● **EXCERPTED TEXT**
______________________________

August 3rds
8/3/2011
Received new lap steel. This is gorgeous!
A blues/country/work song idea using a lap steel in open G minor.
Footage is from John Ford's 3 Bad Men.
The "language" motif:
AI-generated based on the prompt: Slow minor blues with a southern gospel feel. (Ridiculously wrong)
Language Of The Wood (8-3-2024) by meta4s
8/3/2019
Dream: Rush was playing at a small sports bar. They were playing at a very low volume to where one could have a conversation over the music. I was standing close to the stage and could see Geddy clearly. He was wearing a white, what appeared to be a cheerleader outfit, and he was quite short. Alex was at the back of the stage playing a very small instrument, a cross between a mandolin and a violin and played with a bow. I was surprised because I didn’t know he played violin.
8/3/2022
Finished quartet for “1966”.
It’s only later in your life when you have access to both the side streets and the highways in your life. If you were born in the 1960s and an adolescent in the 70s, those are the side streets of your life. Then there’s the highway of the 1960s.

______________________________

● **DATA PROVIDED**
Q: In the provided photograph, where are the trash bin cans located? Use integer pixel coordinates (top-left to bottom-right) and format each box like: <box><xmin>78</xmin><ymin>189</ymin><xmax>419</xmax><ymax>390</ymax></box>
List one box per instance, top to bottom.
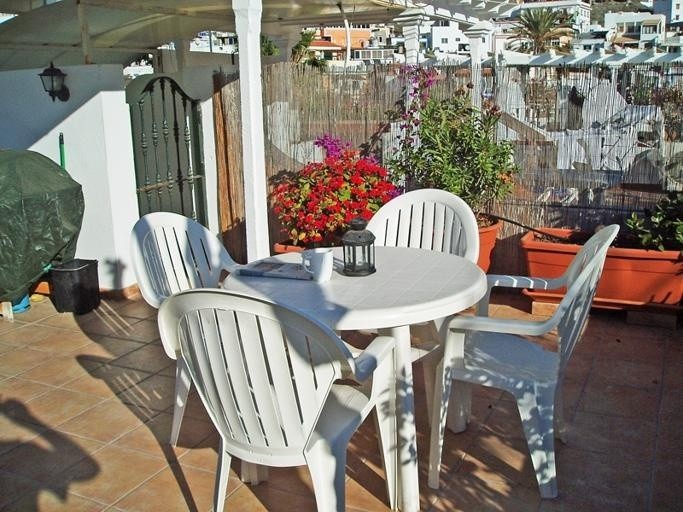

______________________________

● **SET PROBLEM**
Reproduce the passage of the dated journal entries from "Language Of The" up to and including "he played violin.", word for word.

● **CORRECT ANSWER**
Language Of The Wood (8-3-2024) by meta4s
8/3/2019
Dream: Rush was playing at a small sports bar. They were playing at a very low volume to where one could have a conversation over the music. I was standing close to the stage and could see Geddy clearly. He was wearing a white, what appeared to be a cheerleader outfit, and he was quite short. Alex was at the back of the stage playing a very small instrument, a cross between a mandolin and a violin and played with a bow. I was surprised because I didn’t know he played violin.